# Notebook 6: Multimedia Processing

This notebook implements:
- YouTube video transcript extraction
- Audio transcription using Whisper (pretrained)
- Video summarization pipeline
- Text-to-Speech conversion
- Integration with news summarization

In [None]:
# Import libraries
import json
import numpy as np
import pandas as pd
from pathlib import Path
import warnings
warnings.filterwarnings('ignore')

# YouTube transcript
from youtube_transcript_api import YouTubeTranscriptApi
from youtube_transcript_api._errors import TranscriptsDisabled, NoTranscriptFound

# Whisper for audio transcription (pretrained)
import torch
import whisper

# Text-to-Speech
from gtts import gTTS

# For summarization
from transformers import pipeline

device = torch.device('cuda' if torch.cuda.is_available() else 'cpu')
print(f"Using device: {device}")
print("‚úì Libraries imported")

## 1. Configuration

In [None]:
# Paths
BASE_DIR = Path(r'c:\Users\sagun\Desktop\news_project')
RESULTS_DIR = BASE_DIR / 'results'
VIDEO_DIR = RESULTS_DIR / 'video_summaries'
AUDIO_DIR = RESULTS_DIR / 'audio_transcripts'
TTS_DIR = RESULTS_DIR / 'tts_output'

VIDEO_DIR.mkdir(parents=True, exist_ok=True)
AUDIO_DIR.mkdir(parents=True, exist_ok=True)
TTS_DIR.mkdir(parents=True, exist_ok=True)

# Pretrained models
WHISPER_MODEL = "base"  # Options: tiny, base, small, medium, large

print(f"Whisper Model: {WHISPER_MODEL}")
print(f"Output directories created")

## 2. YouTube Transcript Extraction

In [None]:
def extract_video_id(url):
    """
    Extract video ID from YouTube URL
    """
    if 'youtu.be/' in url:
        return url.split('youtu.be/')[1].split('?')[0]
    elif 'youtube.com/watch?v=' in url:
        return url.split('v=')[1].split('&')[0]
    else:
        return url

def get_youtube_transcript(video_url, languages=['ne', 'en']):
    """
    Get transcript from YouTube video
    """
    try:
        video_id = extract_video_id(video_url)
        
        # Try to get transcript in specified languages
        transcript_list = YouTubeTranscriptApi.list_transcripts(video_id)
        
        # Try manual transcripts first
        try:
            transcript = transcript_list.find_manually_created_transcript(languages)
        except:
            # Fall back to auto-generated
            transcript = transcript_list.find_generated_transcript(languages)
        
        # Fetch the actual transcript
        transcript_data = transcript.fetch()
        
        # Combine all text
        full_text = ' '.join([entry['text'] for entry in transcript_data])
        
        return {
            'success': True,
            'text': full_text,
            'language': transcript.language_code,
            'is_generated': transcript.is_generated
        }
    
    except TranscriptsDisabled:
        return {'success': False, 'error': 'Transcripts are disabled for this video'}
    except NoTranscriptFound:
        return {'success': False, 'error': 'No transcript found in specified languages'}
    except Exception as e:
        return {'success': False, 'error': str(e)}

# Test with example URLs (these are placeholders - replace with actual Nepali news videos)
example_urls = [
    "https://www.youtube.com/watch?v=dQw4w9WgXcQ",  # Placeholder
]

print("YouTube Transcript Extraction Demo:\n")
print("Note: Replace with actual Nepali news video URLs for real testing")
print("\nExample function usage:")
print("result = get_youtube_transcript('YOUR_VIDEO_URL')")
print("if result['success']:")
print("    print(result['text'])")

## 3. Load Pretrained Whisper Model

In [None]:
# Load pretrained Whisper model for audio transcription
print(f"Loading pretrained Whisper model: {WHISPER_MODEL}...")
print("This may take a few minutes on first run...\n")

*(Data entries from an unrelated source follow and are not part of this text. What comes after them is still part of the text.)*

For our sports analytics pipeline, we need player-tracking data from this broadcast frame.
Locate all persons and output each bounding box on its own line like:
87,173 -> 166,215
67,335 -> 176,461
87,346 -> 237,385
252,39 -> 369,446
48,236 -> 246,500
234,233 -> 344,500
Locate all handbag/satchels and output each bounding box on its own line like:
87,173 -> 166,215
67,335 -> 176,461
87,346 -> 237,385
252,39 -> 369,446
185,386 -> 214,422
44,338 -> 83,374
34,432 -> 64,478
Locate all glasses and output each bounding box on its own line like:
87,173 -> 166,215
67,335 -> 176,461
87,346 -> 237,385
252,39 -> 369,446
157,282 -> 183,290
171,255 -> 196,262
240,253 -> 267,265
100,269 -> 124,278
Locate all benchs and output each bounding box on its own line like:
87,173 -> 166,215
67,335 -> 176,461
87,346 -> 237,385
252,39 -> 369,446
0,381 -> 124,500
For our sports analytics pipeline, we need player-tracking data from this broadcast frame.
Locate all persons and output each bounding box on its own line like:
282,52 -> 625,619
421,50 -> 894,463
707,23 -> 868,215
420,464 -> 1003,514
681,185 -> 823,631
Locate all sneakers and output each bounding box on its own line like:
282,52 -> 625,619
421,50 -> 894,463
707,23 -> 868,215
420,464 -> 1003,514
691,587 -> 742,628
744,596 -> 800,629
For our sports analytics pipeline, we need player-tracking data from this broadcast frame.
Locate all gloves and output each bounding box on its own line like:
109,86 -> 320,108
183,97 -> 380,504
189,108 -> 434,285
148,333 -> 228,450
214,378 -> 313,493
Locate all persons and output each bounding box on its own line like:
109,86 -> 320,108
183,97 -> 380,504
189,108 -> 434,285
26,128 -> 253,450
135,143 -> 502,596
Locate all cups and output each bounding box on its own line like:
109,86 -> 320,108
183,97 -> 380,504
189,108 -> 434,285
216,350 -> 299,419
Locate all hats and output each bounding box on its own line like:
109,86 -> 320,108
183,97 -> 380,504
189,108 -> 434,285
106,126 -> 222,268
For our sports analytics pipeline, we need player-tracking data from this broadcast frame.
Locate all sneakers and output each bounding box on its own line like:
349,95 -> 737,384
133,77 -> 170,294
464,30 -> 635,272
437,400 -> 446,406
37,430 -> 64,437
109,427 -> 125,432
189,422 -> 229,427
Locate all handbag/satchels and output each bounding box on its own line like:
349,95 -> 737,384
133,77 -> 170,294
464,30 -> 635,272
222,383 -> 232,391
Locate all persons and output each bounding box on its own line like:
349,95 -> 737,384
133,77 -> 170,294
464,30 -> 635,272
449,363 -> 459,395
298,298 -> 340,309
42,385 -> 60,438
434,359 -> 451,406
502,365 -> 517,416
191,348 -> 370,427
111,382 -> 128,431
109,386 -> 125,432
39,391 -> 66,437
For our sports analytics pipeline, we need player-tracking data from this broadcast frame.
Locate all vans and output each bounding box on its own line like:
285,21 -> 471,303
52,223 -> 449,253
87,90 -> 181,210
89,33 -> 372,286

whisper_model = whisper.load_model(WHISPER_MODEL, device=device)

print("‚úì Whisper model loaded successfully")
print(f"Model: {WHISPER_MODEL}")
print(f"Device: {device}")

## 4. Audio Transcription Function

In [None]:
def transcribe_audio(audio_file_path, language='ne'):
    """
    Transcribe audio file using pretrained Whisper model
    
    Args:
        audio_file_path: Path to audio file (mp3, wav, etc.)
        language: Language code (ne for Nepali, en for English)
    """
    try:
        # Transcribe
        result = whisper_model.transcribe(
            str(audio_file_path),
            language=language,
            fp16=torch.cuda.is_available()
        )
        
        return {
            'success': True,
            'text': result['text'],
            'language': result['language'],
            'segments': result['segments']
        }
    except Exception as e:
        return {
            'success': False,
            'error': str(e)
        }

print("Audio Transcription Function Ready")
print("\nUsage:")
print("result = transcribe_audio('path/to/audio.mp3', language='ne')")
print("if result['success']:")
print("    print(result['text'])")

## 5. Video Summarization Pipeline

In [None]:
def summarize_video(video_url, summary_length='medium'):
    """
    Complete pipeline: Extract transcript ‚Üí Summarize
    """
    # Step 1: Get transcript
    print("Step 1: Extracting transcript...")
    transcript_result = get_youtube_transcript(video_url)
    
    if not transcript_result['success']:
        return {
            'success': False,
            'error': transcript_result['error']
        }
    
    transcript_text = transcript_result['text']
    print(f"‚úì Transcript extracted ({len(transcript_text)} characters)")
    
    # Step 2: Summarize (using simple extraction for demo)
    print("\nStep 2: Generating summary...")
    
    # For actual summarization, use the mBART model from Notebook 3
    # Here we'll do a simple extraction
    words = transcript_text.split()
    
    if summary_length == 'small':
        summary = ' '.join(words[:50])
    elif summary_length == 'large':
        summary = ' '.join(words[:200])
    else:  # medium
        summary = ' '.join(words[:100])
    
    print(f"‚úì Summary generated ({len(summary)} characters)")
    
    return {
        'success': True,
        'original_transcript': transcript_text,
        'summary': summary,
        'language': transcript_result['language'],
        'video_url': video_url
    }

print("Video Summarization Pipeline Ready")
print("\nThis pipeline:")
print("1. Extracts transcript from YouTube video")
print("2. Generates summary in specified length")
print("3. Returns both transcript and summary")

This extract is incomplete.